Van Yemeklerinin Asıl Tarihi
O Kel Kafa yemek çıkartıyor da bizim neyimiz eksik, diyen bir grup kıskanç insan, birbirlerinden bağımsız yeni yemekler bulmaya başlamışlar. Bu sayede adı ayran gönüllüye çıkanın bulduğu yemeğe "Ayran Aşı"; gezgin ve şen ruhlu olanınkine "Sengeser", milliyetçilik damarları kabarık olanın bulduğuna "Kürt Köftesi"; kuru ot satıcısınınkilere "Kurut Aşı ve Kurut Köftesi"; çileli bir hayat geçireninkine "Cılbır"; ekşi suratlı olanınkine "Ekşili"; halsiz bir görüntüye sahip olanınkine "Helise"; hava durumu sunucusu olanınkine "Borani"; balıkçı olanınkine "Askıda Tandır Balığı" kepçe kulaklınınkine "Kaşık Tatlısı"; aşktan ciğeri yananınkine "Ciğer Köftesi"; İran kökenli olanınkine "Acem Köftesi"; göz pınarları kuruduğundan dolayı ağlamak için soğan kullananınkine "Soğan Dolması"; Erik Dalı Gevrektir şarkısının söz yazarı olanınkine "Erik Kızartması"; gece yatağına çişini kaçırmakla bilineninkine "Çiriş Pilavı"; gâvurun tohumu diye lakap takılanınkine "Gavut (Kavut)"; kurbandan kurbana kavurma yiyebilen fukaranınkine ise "Kavurmalı Uşgun Eşkilisi" adını vermiş halk.
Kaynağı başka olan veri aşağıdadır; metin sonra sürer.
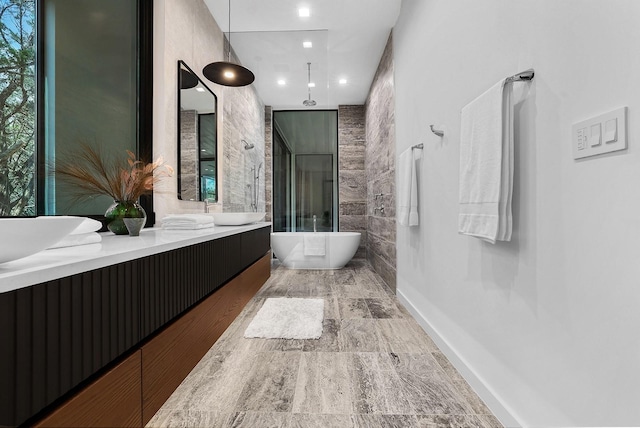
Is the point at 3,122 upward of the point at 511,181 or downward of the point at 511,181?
upward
Onca çaba göstererek buldukları yemeklere, dokuza çıkan ve sekize indiremedikleri adları verilen bu adamlar; mâdem adımız çıkmış, o hâlde bize de bundan ekmek yemek düşer, diyerek patentini aldıkları bu yemeklerin tarifini vererek kendilerine geçim kaynağı bulmuşlar.
Tamara'nın 13 Ablası
Ama konumuz bu değildi. Asıl anlatacağım; bu ülkede yaşayan güzeller güzeli Tamara adlı deniz kızı idi. Tamara, az önce bahsini ettiğim ülkenin hükümdarının en küçük kızıymış. Kendisinden büyük; Bahçesaray, Başkale, Çaldıran, Çatak, Edremit, Erciş, Gevaş, Gürpınar, İpekyolu, Muradiye, Özalp, Saray ve Tuşba adlarında 13 tane ablası varmış.
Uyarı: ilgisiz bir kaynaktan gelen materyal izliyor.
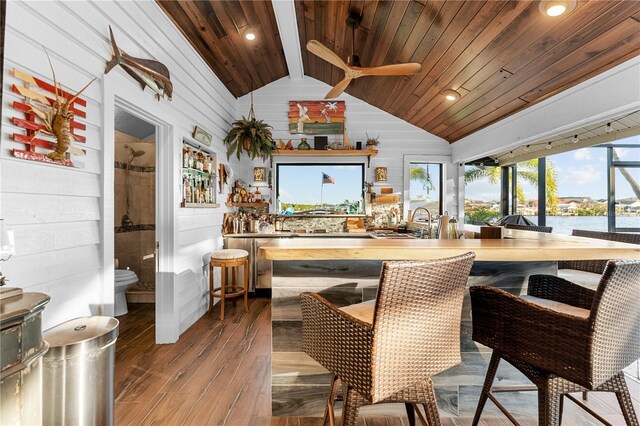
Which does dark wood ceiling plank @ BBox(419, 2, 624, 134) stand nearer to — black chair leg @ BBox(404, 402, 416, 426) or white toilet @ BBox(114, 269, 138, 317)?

Annesi, ülkelerine saldıran Vangölü Canavarı'nın askerleri olan; her iki gözü farklı renkteki Van Kedileri ile olan savaşta şehit düşmüş, Tamara ve ablalarına da babaanneleri bakmış. Bir ordu kızla uğraşmaktan kadıncağız tansiyon hastası olmuş. En çok da bağımsızlığına düşkün 65.5 yaşındaki Erciş'in, geçmek bilmeyen ergen halleri yıpratıyormuş kendisini. Ama evladın evladı; atsan atılmaz, satsan Letgo'da bile alıcısı bulunmaz, deyip kahrını çekmeye devam ediyormuş.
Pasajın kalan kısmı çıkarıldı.